The Prospect of a Federal Trade Secret Claim

The Prospect of a Federal Trade Secret Claim: Why Now and What Would It Mean For You
By Susan Hargrove and Kayla Marshall

Trade secrets constitute the only category of intellectual property that is governed primarily by state law. This status may soon change—two bills, House Bill 5233 and Senate Bill 2267 were introduced in Congress last term to create a federal cause of action for trade secret misappropriation. The proposed legislation would allow trade secret owners to bring a federal civil action if the trade secret is “related to a product or service used in, or intended for use in, interstate or foreign commerce.” 

Why the Current Press for Federalization?

Currently, 48 states and the District of Columbia have enacted some version of the Uniform Trade Secrets Act (UTSA).[1] The outliers, New York and Massachusetts recognize a common law claim for misappropriation and follow the Restatement of Torts for the key elements. Given that all states provide a cause of action for misappropriation of trade secrets, why is there now a push to enact federal legislation? Commonly promoted explanations include: 

  1. Misappropriation of trade secrets is expensive. According to the Center for Responsible Enterprise and Trade, the annual economic impact of trade secret theft is one to three percent of the United States’ Gross Domestic Product (GDP).
  2. There is bipartisan support for federal trade secret legislation during a time where there are few issues that inspire cooperation across the aisle. Penalizing and deterring theft of trade secrets does not appear to be controversial, at least as a big picture concept.
  3. Some proponents of federal legislation argue that it is needed to provide uniformity to trade secret law. Notably, however, there is little significant divergence among the various states’ interpretation and application of the UTSA. More to the point, both of the 2014 bills specifically state that they would not preempt state law, so the enactment of federal legislation would actually generate another level of authority along with the existing and developing state case law.  

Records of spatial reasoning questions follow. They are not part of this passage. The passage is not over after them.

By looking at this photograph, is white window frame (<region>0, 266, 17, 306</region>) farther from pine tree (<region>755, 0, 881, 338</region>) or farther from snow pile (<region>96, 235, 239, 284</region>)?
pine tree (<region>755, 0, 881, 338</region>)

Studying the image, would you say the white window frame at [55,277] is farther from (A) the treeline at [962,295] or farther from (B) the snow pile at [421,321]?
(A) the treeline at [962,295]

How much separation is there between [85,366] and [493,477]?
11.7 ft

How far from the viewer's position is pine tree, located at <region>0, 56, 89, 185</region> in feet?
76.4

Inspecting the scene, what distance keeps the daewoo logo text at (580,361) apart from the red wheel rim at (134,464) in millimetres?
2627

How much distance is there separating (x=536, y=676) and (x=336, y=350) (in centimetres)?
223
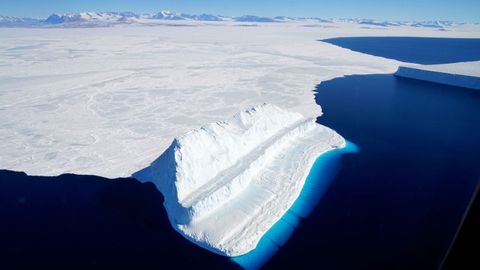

What Would the Federal Legislation Change?  

The definition of a trade secret provided by the proposed legislation (incorporating that of the Economic Espionage Act) is similar to the definition provided by the UTSA. Therefore, it is unlikely that the type of information that is protected will change. Based on the 2014 draft bills, the changes you can expect from a federal bill would include:

  1. Providing subject matter jurisdiction for a trade secret claim in federal court. North Carolina provides trade secret litigants access to a business court with a judiciary dedicated to complex commercial cases. For jurisdictions without this opportunity, the ability to bring a trade claim in federal court is especially significant.
  2. An extended Statute of Limitations. The limitations period in each 2014 bill is five years after the date on which the misappropriation is discovered. This is two years longer than North Carolina’s Statute of Limitations, giving businesses more time to file a claim.
  3. A new opportunity for expedited relief. Proposed federal law would expand the scope of available emergency relief to an aggrieved trade secret owner, creating a right of ex parte seizure to the extent necessary to preserve evidence or to prevent dissemination of the trade secret. The House version of the bill imposes additional safeguards to the exercise of an ex parte seizure order, including requiring the requesting party to show that a Rule 65 restraining order would be ineffective. However, it may be that the prospect of ex parte seizure will create an atmosphere of deterrence that will itself provide greater protection for businesses’ trade secrets. 

Wake-up Call to Businesses

The current high level of buzz surrounding the expansion of the protection of trade secrets deserves attention. Too often businesses are caught in a reactive mode during the expedited chain of events that is triggered by the suspicion of misappropriation. Both existing and proposed laws protecting trade secrets mandate that the trade secret owner specifically identify its trade secret information and demonstrate that it has taken reasonable steps to safeguard its confidentiality. Time spent thoroughly performing this evaluation on the front-end will maximize the opportunity to enforce a company’s trade secret rights when the emergency arises.

[1] Though North Carolina has not adopted the UTSA, it has implemented a modified version with the same key principles.